Setelah itu Juliet kembali ke kontrakannya, diantar oleh Sang Supir. Sepanjang perjalanan, pandangannya kosong, lalu berjalan sempoyongan menuju gerbang. Tiba-tiba supir memegang pundaknya, dia pun berkata.
"Saya turut prihatin, semoga Tuhan menggantinya dengan lebih baik." Tangan kiri memegang pundaknya, sedangkan tangan kanan menjulur ke arahnya.
"Ambil kembaliannya,"memberikan selembar uang lima puluh ribu.
Juliet berjalan sempoyongan menuju rumahnya. Wajahnya terlihat sedih, dia terus memikirkan dompet miliknya. Enam hari lagi ia harus segera membayar kontrakan, jika tidak dia harus tidur di jalan. Setelah Dedi pulang dari tempat kerjanya, dia berencana untuk meminjam uang.
Setidaknya dia bisa membayar uang kontrakan, soal makan dirinya hanya bisa pasrah. Sedangkan uangnya hanya tersisa lima puluh ribu. Kemudian ia masuk kedalam, lalu dia berganti pakaian. Ketika ia mebuka lemari pakaian, dia melihat dompet miliknya tergeletak di atas. Lalu ia mengecek isi dompet tersebut, dan ternyata semuannya lengkap.
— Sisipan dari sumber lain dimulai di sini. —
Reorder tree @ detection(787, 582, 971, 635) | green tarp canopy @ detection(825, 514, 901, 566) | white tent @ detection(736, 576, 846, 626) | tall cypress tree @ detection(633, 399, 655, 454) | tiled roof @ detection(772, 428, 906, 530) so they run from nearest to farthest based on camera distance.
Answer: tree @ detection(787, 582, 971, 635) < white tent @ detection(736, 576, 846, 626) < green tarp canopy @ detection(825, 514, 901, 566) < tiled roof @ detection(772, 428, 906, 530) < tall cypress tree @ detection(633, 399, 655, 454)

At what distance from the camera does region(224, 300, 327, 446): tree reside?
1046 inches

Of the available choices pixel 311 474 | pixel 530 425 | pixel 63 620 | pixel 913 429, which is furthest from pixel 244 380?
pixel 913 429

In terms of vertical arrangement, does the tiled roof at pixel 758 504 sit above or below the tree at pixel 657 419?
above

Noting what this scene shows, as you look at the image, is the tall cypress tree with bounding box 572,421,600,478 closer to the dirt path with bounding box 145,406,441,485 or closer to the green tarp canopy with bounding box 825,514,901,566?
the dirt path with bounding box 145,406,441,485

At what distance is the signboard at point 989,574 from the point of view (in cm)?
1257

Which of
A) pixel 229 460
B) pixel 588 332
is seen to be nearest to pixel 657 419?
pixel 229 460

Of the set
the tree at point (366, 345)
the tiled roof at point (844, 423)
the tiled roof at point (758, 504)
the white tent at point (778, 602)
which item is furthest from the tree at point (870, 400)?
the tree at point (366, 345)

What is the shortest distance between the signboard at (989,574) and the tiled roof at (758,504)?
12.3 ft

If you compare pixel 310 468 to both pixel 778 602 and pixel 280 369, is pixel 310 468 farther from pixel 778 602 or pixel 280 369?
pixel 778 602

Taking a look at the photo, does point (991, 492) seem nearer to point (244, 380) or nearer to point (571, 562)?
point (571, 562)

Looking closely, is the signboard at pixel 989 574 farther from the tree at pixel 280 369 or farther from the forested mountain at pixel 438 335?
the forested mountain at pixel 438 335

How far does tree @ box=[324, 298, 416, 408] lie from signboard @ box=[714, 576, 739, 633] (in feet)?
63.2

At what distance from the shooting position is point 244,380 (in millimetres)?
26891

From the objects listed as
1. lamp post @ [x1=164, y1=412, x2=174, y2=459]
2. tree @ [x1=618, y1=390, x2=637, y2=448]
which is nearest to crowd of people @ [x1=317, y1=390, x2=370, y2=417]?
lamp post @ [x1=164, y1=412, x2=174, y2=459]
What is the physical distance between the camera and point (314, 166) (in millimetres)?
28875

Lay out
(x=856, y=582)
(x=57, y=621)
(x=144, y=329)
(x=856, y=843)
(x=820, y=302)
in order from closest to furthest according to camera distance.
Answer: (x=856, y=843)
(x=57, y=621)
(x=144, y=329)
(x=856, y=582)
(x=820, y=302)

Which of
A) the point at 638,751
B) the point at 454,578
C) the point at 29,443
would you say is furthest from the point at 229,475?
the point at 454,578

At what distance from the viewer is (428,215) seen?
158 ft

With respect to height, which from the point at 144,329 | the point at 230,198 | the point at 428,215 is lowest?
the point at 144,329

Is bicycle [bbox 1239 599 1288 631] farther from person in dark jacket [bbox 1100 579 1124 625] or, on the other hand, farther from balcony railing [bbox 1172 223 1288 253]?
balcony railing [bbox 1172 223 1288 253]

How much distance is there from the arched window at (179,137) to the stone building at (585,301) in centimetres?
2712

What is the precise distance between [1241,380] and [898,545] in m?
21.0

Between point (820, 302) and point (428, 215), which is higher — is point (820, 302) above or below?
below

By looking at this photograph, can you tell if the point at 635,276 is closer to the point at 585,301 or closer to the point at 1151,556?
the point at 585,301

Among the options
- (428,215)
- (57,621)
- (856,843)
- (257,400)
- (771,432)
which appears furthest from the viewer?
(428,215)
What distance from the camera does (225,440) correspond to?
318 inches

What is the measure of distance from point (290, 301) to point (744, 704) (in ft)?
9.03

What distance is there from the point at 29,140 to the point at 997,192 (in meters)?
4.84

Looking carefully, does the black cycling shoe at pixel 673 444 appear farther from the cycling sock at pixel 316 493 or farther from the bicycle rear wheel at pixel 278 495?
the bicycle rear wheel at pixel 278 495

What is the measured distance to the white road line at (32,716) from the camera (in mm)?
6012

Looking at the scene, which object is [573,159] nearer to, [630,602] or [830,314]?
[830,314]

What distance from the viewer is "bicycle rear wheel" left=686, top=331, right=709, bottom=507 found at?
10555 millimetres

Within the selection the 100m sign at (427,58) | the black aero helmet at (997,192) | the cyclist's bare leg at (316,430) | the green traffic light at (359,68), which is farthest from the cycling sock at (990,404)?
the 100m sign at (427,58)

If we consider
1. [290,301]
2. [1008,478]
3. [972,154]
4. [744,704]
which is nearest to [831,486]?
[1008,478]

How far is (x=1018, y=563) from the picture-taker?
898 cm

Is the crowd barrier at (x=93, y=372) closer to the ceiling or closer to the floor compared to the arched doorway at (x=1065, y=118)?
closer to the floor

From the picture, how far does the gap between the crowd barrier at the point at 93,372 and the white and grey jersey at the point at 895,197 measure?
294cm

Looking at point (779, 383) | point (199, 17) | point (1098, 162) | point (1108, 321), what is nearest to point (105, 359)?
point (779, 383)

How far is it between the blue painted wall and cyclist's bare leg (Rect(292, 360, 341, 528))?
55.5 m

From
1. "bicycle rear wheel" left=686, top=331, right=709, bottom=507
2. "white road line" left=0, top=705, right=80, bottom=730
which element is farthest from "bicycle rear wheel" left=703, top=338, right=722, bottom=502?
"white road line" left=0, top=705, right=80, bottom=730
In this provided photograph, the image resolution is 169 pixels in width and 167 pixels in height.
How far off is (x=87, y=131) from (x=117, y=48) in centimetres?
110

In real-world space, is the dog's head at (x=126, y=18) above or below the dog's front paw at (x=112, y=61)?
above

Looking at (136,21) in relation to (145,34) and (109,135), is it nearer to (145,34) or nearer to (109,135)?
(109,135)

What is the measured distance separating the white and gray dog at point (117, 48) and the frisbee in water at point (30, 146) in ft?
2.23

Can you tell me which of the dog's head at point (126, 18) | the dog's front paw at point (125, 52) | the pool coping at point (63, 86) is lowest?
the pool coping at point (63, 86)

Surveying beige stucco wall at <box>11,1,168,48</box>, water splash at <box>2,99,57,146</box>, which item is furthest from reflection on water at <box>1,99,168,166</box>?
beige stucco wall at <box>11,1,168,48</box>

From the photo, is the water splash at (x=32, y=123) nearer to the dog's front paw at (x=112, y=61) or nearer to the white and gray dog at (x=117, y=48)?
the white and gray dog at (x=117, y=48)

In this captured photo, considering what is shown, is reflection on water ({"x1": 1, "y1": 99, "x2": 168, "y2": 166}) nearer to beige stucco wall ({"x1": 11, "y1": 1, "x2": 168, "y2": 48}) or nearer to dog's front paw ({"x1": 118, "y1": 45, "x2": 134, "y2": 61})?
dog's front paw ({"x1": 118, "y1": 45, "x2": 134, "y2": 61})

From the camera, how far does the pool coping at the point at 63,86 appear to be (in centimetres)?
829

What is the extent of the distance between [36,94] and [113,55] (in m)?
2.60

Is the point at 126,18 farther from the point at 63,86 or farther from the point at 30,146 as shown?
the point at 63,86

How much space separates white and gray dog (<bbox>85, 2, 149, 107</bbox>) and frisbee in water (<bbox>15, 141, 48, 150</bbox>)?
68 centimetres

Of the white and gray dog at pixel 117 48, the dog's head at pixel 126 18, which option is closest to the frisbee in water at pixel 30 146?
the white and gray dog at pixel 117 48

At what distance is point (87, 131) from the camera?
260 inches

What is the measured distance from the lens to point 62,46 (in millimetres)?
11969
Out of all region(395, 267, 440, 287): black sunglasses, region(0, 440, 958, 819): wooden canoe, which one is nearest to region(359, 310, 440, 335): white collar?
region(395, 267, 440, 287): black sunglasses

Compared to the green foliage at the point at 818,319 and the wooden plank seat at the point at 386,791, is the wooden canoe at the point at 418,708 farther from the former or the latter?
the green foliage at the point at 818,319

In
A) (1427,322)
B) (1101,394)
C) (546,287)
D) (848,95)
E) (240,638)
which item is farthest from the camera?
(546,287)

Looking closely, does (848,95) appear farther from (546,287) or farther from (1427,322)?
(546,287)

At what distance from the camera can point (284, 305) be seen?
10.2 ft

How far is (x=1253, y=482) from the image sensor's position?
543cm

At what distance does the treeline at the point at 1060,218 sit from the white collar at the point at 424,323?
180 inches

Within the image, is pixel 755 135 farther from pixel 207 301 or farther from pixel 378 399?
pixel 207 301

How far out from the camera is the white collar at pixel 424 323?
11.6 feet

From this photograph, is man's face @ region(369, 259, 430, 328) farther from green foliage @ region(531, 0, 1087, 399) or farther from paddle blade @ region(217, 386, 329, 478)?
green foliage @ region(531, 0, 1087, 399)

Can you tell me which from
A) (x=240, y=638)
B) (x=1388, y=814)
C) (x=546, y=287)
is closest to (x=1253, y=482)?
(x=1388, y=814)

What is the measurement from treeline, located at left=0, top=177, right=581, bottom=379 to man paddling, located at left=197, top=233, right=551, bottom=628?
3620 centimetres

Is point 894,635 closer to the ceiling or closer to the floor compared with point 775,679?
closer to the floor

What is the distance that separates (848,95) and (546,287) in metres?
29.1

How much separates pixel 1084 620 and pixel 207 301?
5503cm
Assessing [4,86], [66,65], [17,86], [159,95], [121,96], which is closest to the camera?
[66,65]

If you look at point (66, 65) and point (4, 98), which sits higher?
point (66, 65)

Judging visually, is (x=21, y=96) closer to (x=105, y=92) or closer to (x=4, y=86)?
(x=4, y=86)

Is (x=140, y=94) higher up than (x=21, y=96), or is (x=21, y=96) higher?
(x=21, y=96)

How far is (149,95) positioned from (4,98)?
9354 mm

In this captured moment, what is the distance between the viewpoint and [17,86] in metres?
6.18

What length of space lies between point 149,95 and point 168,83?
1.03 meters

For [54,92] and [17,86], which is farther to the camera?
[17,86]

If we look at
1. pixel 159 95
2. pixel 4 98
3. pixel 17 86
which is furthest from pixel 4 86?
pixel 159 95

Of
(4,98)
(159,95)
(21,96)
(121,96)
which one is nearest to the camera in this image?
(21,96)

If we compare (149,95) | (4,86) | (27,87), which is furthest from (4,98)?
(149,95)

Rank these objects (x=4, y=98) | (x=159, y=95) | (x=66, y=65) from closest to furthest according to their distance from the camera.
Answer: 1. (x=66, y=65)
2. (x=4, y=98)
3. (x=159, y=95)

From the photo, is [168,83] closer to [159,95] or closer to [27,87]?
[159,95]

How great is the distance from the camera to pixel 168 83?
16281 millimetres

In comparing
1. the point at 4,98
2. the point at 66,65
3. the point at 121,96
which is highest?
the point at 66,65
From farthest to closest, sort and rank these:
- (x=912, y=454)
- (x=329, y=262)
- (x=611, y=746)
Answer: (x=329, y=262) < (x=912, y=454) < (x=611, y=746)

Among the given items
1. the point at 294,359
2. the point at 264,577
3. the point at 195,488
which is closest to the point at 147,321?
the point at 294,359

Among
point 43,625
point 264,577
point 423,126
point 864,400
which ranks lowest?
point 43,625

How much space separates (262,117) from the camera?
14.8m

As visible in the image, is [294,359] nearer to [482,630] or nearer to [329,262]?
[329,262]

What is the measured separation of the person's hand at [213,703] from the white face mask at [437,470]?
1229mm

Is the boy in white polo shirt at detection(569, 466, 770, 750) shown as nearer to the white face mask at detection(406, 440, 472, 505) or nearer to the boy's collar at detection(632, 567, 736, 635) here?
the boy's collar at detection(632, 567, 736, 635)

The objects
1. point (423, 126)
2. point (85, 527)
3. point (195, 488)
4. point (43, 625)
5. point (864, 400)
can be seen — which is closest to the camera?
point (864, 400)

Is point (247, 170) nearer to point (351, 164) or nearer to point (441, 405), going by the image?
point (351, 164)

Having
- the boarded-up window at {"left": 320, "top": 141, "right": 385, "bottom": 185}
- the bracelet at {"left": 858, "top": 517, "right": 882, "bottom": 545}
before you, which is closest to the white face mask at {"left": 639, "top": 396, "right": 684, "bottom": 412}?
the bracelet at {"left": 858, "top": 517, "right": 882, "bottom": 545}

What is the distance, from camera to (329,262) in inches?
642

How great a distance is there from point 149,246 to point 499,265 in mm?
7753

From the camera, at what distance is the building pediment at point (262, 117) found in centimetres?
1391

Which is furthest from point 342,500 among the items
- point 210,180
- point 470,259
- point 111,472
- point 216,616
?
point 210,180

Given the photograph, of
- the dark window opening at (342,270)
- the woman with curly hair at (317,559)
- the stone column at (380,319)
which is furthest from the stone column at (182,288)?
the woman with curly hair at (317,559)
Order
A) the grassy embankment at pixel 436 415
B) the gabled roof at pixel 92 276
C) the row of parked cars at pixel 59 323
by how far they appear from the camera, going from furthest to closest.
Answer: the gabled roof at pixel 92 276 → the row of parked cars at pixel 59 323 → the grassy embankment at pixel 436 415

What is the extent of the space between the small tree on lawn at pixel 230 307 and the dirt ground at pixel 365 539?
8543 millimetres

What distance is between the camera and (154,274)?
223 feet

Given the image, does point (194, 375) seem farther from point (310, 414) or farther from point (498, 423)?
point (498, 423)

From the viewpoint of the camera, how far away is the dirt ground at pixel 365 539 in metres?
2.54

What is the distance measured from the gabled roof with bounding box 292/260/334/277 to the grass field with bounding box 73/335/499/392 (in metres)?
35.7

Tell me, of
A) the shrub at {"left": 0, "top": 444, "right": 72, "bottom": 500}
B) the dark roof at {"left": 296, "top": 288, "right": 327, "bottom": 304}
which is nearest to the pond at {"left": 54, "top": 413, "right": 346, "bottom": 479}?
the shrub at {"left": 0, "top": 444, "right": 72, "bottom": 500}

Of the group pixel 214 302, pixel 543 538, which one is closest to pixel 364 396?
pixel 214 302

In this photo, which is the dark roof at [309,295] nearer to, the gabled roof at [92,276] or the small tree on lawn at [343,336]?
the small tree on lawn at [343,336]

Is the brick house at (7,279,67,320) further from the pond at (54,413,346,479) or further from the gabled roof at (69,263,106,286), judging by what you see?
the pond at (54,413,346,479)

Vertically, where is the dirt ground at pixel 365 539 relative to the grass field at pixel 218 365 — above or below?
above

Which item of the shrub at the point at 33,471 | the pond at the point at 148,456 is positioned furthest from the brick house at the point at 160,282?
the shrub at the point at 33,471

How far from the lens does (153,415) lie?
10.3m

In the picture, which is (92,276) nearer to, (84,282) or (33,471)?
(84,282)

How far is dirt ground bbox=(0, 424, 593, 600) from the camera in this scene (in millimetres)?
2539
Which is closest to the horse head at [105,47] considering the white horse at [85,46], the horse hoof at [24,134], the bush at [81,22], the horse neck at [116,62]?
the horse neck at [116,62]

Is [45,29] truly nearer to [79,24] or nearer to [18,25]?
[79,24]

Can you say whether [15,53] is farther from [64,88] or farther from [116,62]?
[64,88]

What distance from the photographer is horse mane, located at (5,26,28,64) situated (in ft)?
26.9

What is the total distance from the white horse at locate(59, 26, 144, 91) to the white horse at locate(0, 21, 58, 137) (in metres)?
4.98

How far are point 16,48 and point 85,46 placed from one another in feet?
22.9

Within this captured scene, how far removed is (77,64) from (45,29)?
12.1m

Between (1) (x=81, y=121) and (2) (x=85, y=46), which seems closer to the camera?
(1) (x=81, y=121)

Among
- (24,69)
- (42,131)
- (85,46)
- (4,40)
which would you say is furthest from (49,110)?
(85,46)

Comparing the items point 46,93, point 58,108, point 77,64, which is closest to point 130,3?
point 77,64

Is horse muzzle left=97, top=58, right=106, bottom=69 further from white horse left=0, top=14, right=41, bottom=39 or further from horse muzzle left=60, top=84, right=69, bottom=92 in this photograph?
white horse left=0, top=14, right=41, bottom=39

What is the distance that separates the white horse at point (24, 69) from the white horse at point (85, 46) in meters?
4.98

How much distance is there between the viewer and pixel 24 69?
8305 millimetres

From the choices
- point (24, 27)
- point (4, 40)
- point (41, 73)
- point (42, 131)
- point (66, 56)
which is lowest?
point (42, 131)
Hanya saja jumlah uang yang sebelumnya satu juta, kini menjadi tiga juta.
Juliet sangat senang lalu dia berteriak kegirangan, loncat kesana dan kemari sambil memegang dompetnya. Akhirnya dia bisa bernafas lega. Entah apa yang sebenarnya terjadi, Juliet pun tidak memperdulikannya. Yang terpenting dompetnya sudah kembali.